Its 1.875 percent notes, which sold at 99.05 cents on the dollar yesterday, traded at 99.15 cents at 10:26 a.m. in New York to yield 2.01 percent, according to Trace, the bond-price reporting system of the Financial Industry Regulatory Authority. The three-year bonds traded at 100.2 cents to yield 0.68 percent.
Investment-grade debt is rated Baa3 and above by Moody’s Investors Service and BBB- or more at Standard & Poor’s.
Lower Than IBM
McDonald’s is rated A2 by Moody’s and an equivalent A by S&P, the sixth-highest grade. IBM is ranked two levels higher by Moody’s and one more by S&P, Bloomberg data show.
Borrowing costs for high-grade U.S. debt, at 3.47 percent, are still 43 basis points lower than at the end of last year, the data show.
“This is part of our normal course of business, and we take advantage of favorable market conditions when possible,” Steve Mazeika, a spokesman at McDonald’s, said in an e-mail message.
McDonald’s sold the new debt as it plans to hire 70,000 people in China this year, almost doubling its workforce there, and accelerates store openings there to compete with Yum! Brands’s KFC and Pizza Hut.
“It’s a high-quality credit,” Mark Pibl, head of credit strategy at broker-dealer Cortview Capital Securities LLC, said in a telephone interview. “People are coming out of high- yield” amid Europe’s debt crisis, making McDonald’s “a safe, stable upgrade trade,” he said.
McDonald’s 0.75 percent notes maturing in 2015 yielded 45 basis points more than similar-maturity Treasuries, compared with an average 126 basis-point spread for investment-grade issues of three-year bonds this year, according to data compiled by Bloomberg. The seven-year notes had a spread of 88 basis points versus a 221 basis-point average for equal-maturity issues.
High-yield U.S. bonds have lost 1.3 percent this month, while investment-grade corporate debt is unchanged, Bank of America Merrill Lynch index data show.

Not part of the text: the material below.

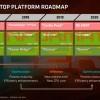 График выпуска процессоров AMD Ryzen на 2018-2020 годы включает Castle Peak, Matisse, Picasso, Vermeer и Renoir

McDonald’s, which generates 68 percent of its sales outside the U.S., is also continuing its decade-long plan to boost revenue by renovating restaurants and expanding its menu to increase visits, according to Bryan Elliott, an analyst at Raymond James Financial Inc. in St. Petersburg, Florida. The chain has gained consumers in the hours between meals by improving its coffee and adding smoothies and snacks, he said.
“They’ve distanced themselves markedly from the rest of the competition,” said Elliott, who has an outperform rating on McDonald’s, meaning the shares will rise more than S&P 500 Index over the next 12-18 months.
McDonald’s will spend about $1.45 billion to remodel about 2,400 stores this year while opening 1,300 restaurants to give it about 35,000 locations worldwide.
The chain increased profit 4.8 percent to $1.27 billion, or $1.23 a share, in the first quarter, its slowest growth since December 2010. Comparable-store sales increased 7.3 percent globally in the same period, topping analysts’ estimates.
McDonald’s will also soon be under new leadership after naming 22-year company veteran Don Thompson as chief executive officer in March. The current chief operating officer will replace the retiring Jim Skinner, who led the company for seven years, on July 1.
The company, which has about $11.6 billion of bonds and term loans outstanding, is scheduled to repay 300 million euros ($378 million) of 6.25 percent notes in July and 250 million Swiss francs ($262 million) of 3.25 percent bonds in December, Bloomberg data show.
“MCD is far from desperate in its need to refinance, but it does have substantial maturities this year,” Carol Levenson of Chicago-based Gimme Credit LLC wrote in an e-mail message. Management has probably “observed the recent spread volatility even among high quality corporates and it’s always wise to get the annual refinancing done sooner rather than later.”